Kaiser Fails in Try To Hike Aluminum Price Kaiser Aluminum & Chemical failed in its attempt to raise the price of aluminum ingot earlier this month. After one of the three major aluminum producers, Aluminum Co. of America, failed to go along with the increase, Kaiser rescinded the boost. Kaiser's move would have raised the base price of its primary aluminum ingot from 23 to 24 cents per pound. The price of other related ingot products, including extrusion and foundry ingot, would also have gone up 1 cent a pound. The price of soft alloy extrusions would have been raised 1.5 cents per pound. In announcing the price increase, Kaiser president T. J. Ready, Jr., said: "Earnings reports this year by the industry, both here and abroad, have amply demonstrated the inadequate margins that exist between costs and prices." He added: "We believe the 24-cent level represents a realistic ingot price in relation to a more adequate return on investment." Just one day after Kaiser's price increase, Alcoa said it would not go along with the move at this time. Alcoa gives two reasons for its refusal.
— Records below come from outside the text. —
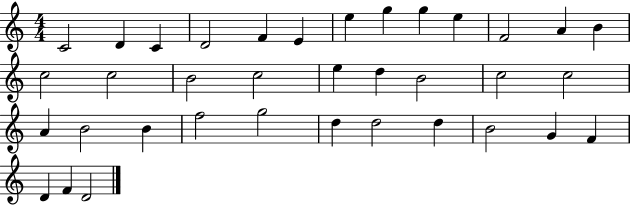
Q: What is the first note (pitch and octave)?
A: C4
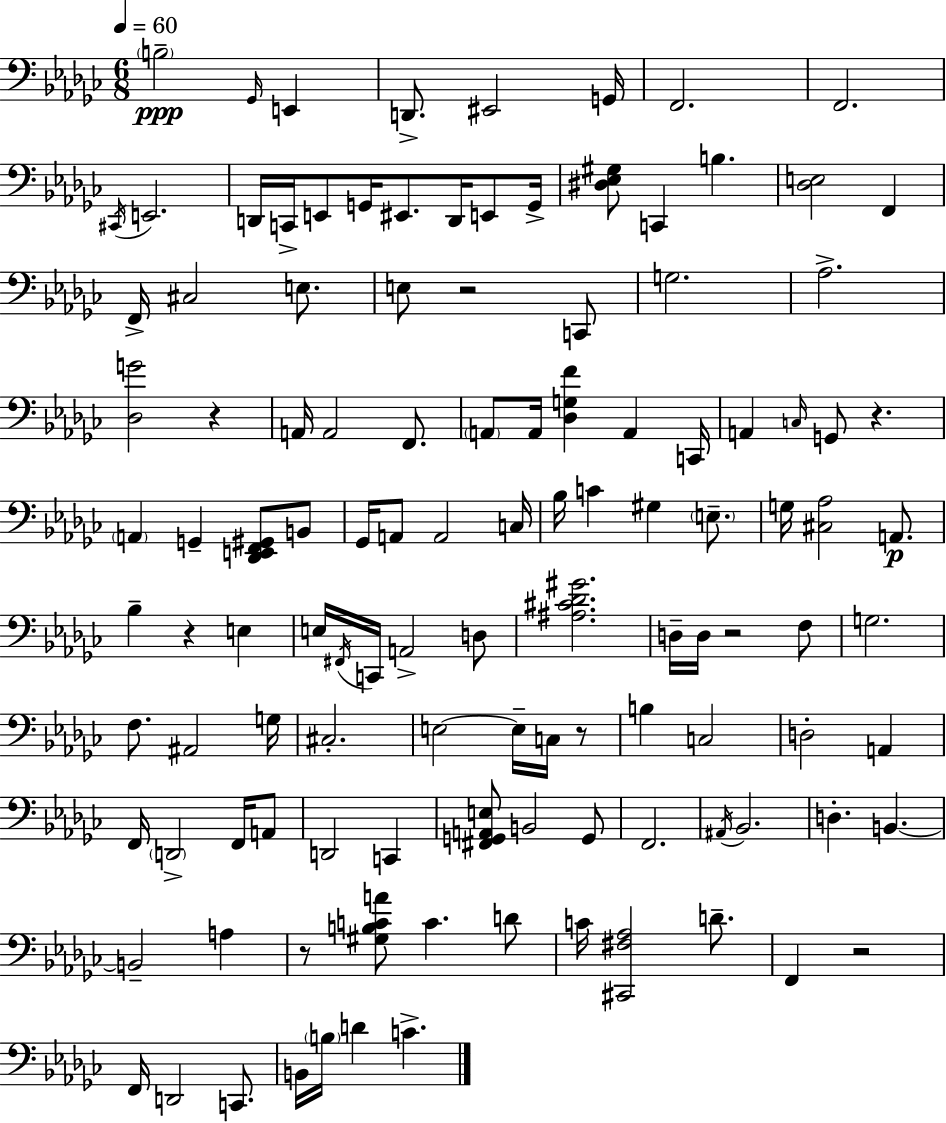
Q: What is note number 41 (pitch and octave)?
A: B2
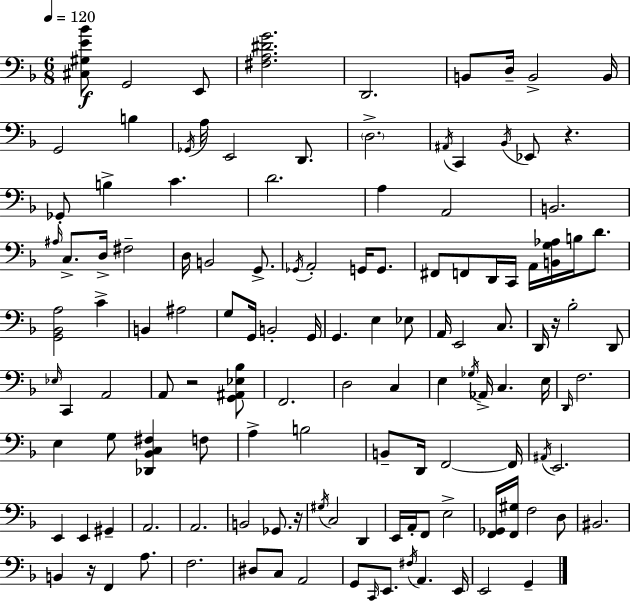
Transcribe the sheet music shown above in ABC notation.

X:1
T:Untitled
M:6/8
L:1/4
K:Dm
[^C,^G,E_B]/2 G,,2 E,,/2 [^F,A,^DG]2 D,,2 B,,/2 D,/4 B,,2 B,,/4 G,,2 B, _G,,/4 A,/4 E,,2 D,,/2 D,2 ^A,,/4 C,, _B,,/4 _E,,/2 z _G,,/2 B, C D2 A, A,,2 B,,2 ^A,/4 C,/2 D,/4 ^F,2 D,/4 B,,2 G,,/2 _G,,/4 A,,2 G,,/4 G,,/2 ^F,,/2 F,,/2 D,,/4 C,,/4 A,,/4 [B,,G,_A,]/4 B,/4 D/2 [G,,_B,,A,]2 C B,, ^A,2 G,/2 G,,/4 B,,2 G,,/4 G,, E, _E,/2 A,,/4 E,,2 C,/2 D,,/4 z/4 _B,2 D,,/2 _E,/4 C,, A,,2 A,,/2 z2 [G,,^A,,_E,_B,]/2 F,,2 D,2 C, E, _G,/4 _A,,/4 C, E,/4 D,,/4 F,2 E, G,/2 [_D,,_B,,C,^F,] F,/2 A, B,2 B,,/2 D,,/4 F,,2 F,,/4 ^A,,/4 E,,2 E,, E,, ^G,, A,,2 A,,2 B,,2 _G,,/2 z/4 ^G,/4 C,2 D,, E,,/4 A,,/4 F,,/2 E,2 [F,,_G,,]/4 [F,,^G,]/4 F,2 D,/2 ^B,,2 B,, z/4 F,, A,/2 F,2 ^D,/2 C,/2 A,,2 G,,/2 C,,/4 E,,/2 ^F,/4 A,, E,,/4 E,,2 G,,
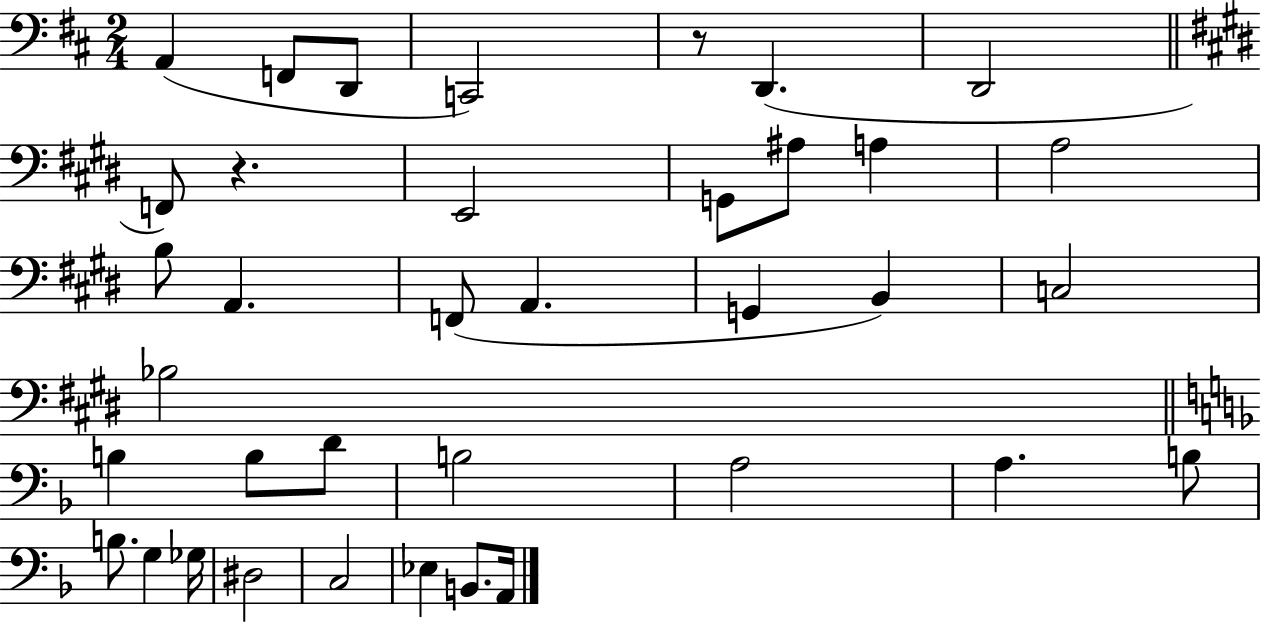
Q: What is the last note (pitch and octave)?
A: A2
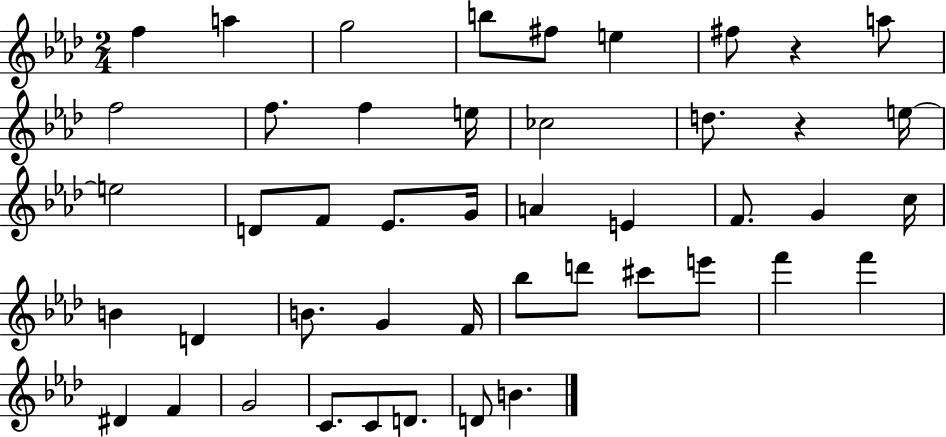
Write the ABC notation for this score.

X:1
T:Untitled
M:2/4
L:1/4
K:Ab
f a g2 b/2 ^f/2 e ^f/2 z a/2 f2 f/2 f e/4 _c2 d/2 z e/4 e2 D/2 F/2 _E/2 G/4 A E F/2 G c/4 B D B/2 G F/4 _b/2 d'/2 ^c'/2 e'/2 f' f' ^D F G2 C/2 C/2 D/2 D/2 B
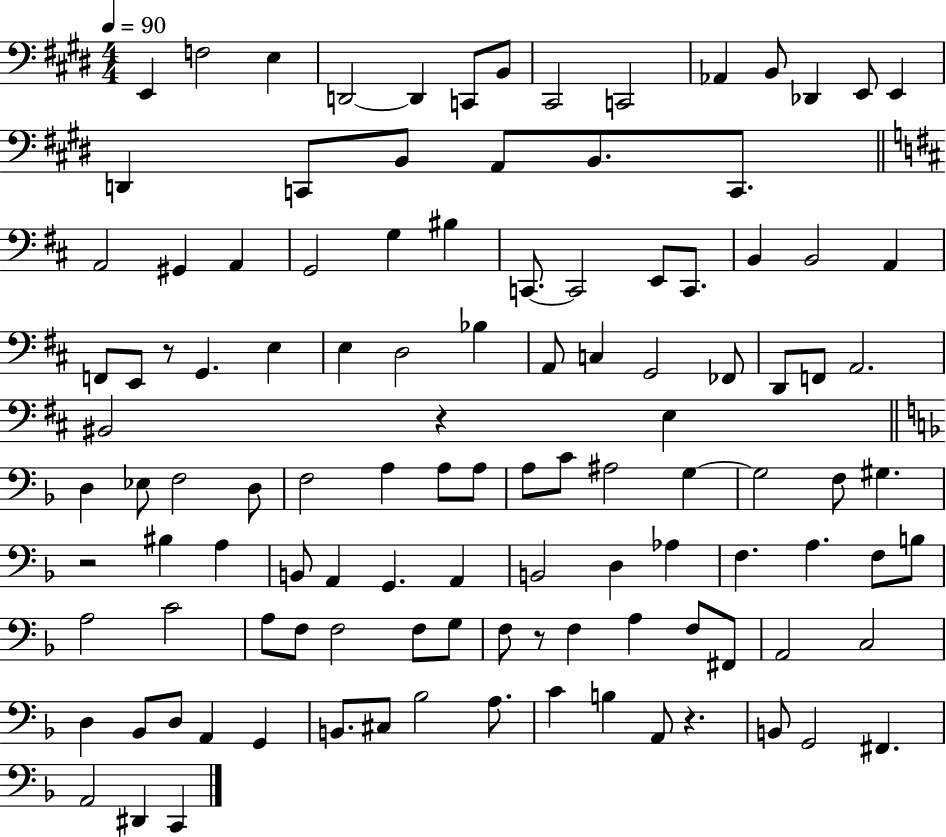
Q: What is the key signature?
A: E major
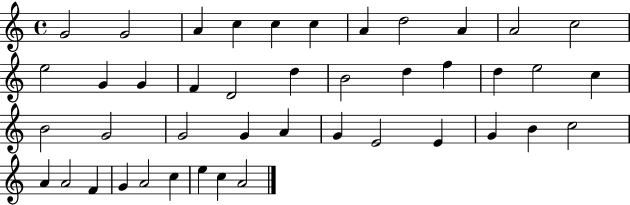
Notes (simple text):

G4/h G4/h A4/q C5/q C5/q C5/q A4/q D5/h A4/q A4/h C5/h E5/h G4/q G4/q F4/q D4/h D5/q B4/h D5/q F5/q D5/q E5/h C5/q B4/h G4/h G4/h G4/q A4/q G4/q E4/h E4/q G4/q B4/q C5/h A4/q A4/h F4/q G4/q A4/h C5/q E5/q C5/q A4/h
First, the company says, the present world supply of metal is too abundant to make such an increase realistic. (World production of aluminum was 5.5 million short tons in 1962 and may come close to 5.8 million short tons this year.) Second, Alcoa says, "Until prices of aluminum fabricated products attain a more adequate costprice relationship, we regard an increase in the 23 cent-a-pound price of ingot as an action which would not be in the best interests of the aluminum industry." While Kaiser's move to boost ingot prices failed, an earlier move by Reynolds Metals Co. succeeded in raising the price of ingot by 1 / 2 cent per pound in October. For the immediate future, the price of ingot is expected to hold. It seems unlikely that any new attempt could be more successful than Kaiser's. However, prices of fabricated products have increased generally by about 3 1 / 2 cents per pound this year. In the past, such increases in prices of fabricated products have been followed by an increase in the price of ingot. With continued strength in the price of fabricated products, a price increase for ingot is probably inevitable. DEC.